Ich möchte immer noch einen solchen Job. Aber ich möchte nicht in einem solchen Wissenschaftssystem arbeiten. Nicht so. Warum muss es so toxisch sein? In so vielerlei Hinsicht!
Ich fand kurz darauf eine weitere Promotionsstelle. Der erste Eindruck war super. Ich habe mich auch besser informiert. Vorher mehrmals mit dem PI und dem Postdoc, der dieses Projekt vorher betreut hatte, gesprochen. Naja, und kaum war ich da, der Postdoc auf einer anderen Stelle, gings wieder bergab.
Meine Freude an der Wissenschaft ist nicht verloren. Aber mein Wille, in einem solchen System zu arbeiten.
Gefühlt bin ich schon an einem ganz anderen Punkt in meiner Karriere, als da, wo ich jetzt stehe. Offiziell bin ich Berufseinsteiger. Aber ich habe eine Ausbildung, mehrjährige Berufserfahrung, ein Studium, viel ehrenamtliche Erfahrung, habe immer nebenbei gearbeitet, war mehrmals längere Zeit im Ausland, habe sogar schon publiziert. Aber jetzt zählt das alles nichts mehr. Außer für mich selbst. Habe ich den falschen Weg genommen? Zu lange an etwas festgehalten, was nicht gut werden würde?

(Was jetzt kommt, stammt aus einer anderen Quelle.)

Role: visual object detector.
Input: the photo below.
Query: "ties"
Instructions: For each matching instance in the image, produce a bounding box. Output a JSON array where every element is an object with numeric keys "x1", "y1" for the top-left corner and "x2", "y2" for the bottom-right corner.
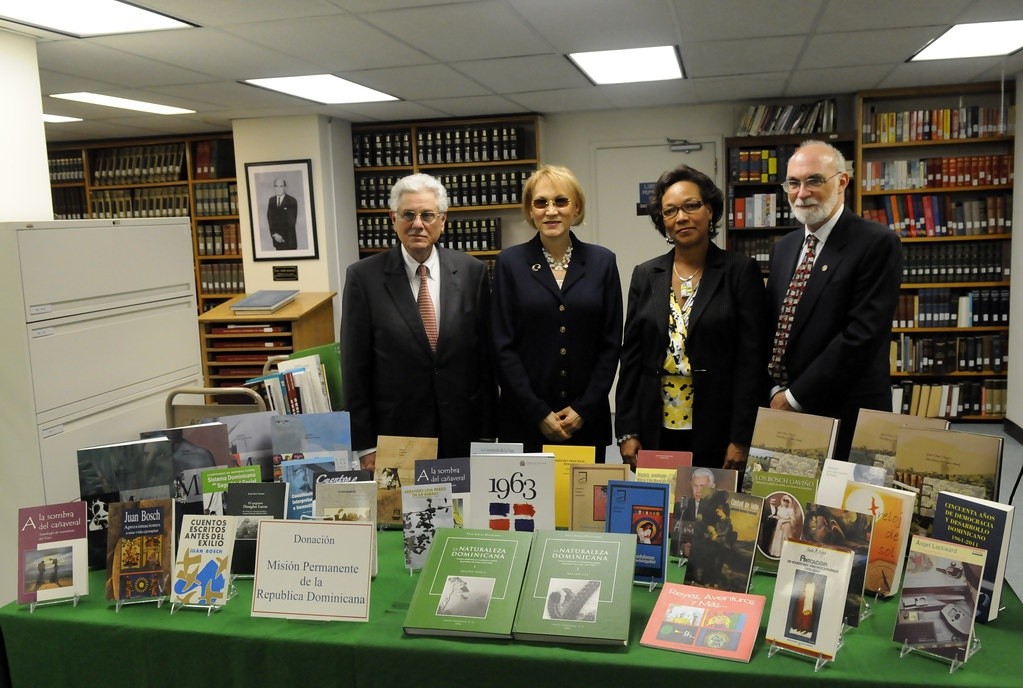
[
  {"x1": 278, "y1": 198, "x2": 280, "y2": 205},
  {"x1": 770, "y1": 235, "x2": 819, "y2": 386},
  {"x1": 417, "y1": 265, "x2": 438, "y2": 352}
]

Auf der Arbeit bin ich jetzt nur die kleine dumme Doktorandin, der man nichts weiter zutraut. Zum zweiten Mal. Die, die einfach irgendwie gucken soll, dass der nächste Western Blot nicht in die Hose geht. Die immer von früh bis spät anwesend sein soll. Einfach, um da zu sein. Bringt mich das persönlich weiter. Vielleicht ein bisschen, weil ich komplett auf mich allein gestellt zu arbeiten lerne.
Aber will ich das? Nein! Brauche ich den Doktortitel. Höchstwahrscheinlich. Nur als Titel. Nicht, um irgendwelche Fähigkeiten zu beweisen, nicht, um wissenschaftlich arbeiten zu können. Nur, um diesen Titel zu haben, um ernstgenommen zu werden.
Da hört es dann auf mit der Freude an der Arbeit. Und mit der Nützlichkeit. Ein Team sind wir im Moment schon wieder nicht. Trotz all der Sorgfalt, der erste Eindruck kann immer massiv täuschen.
Durchhalten? Ja, wahrscheinlich. Für was? Das bleibt noch die Frage.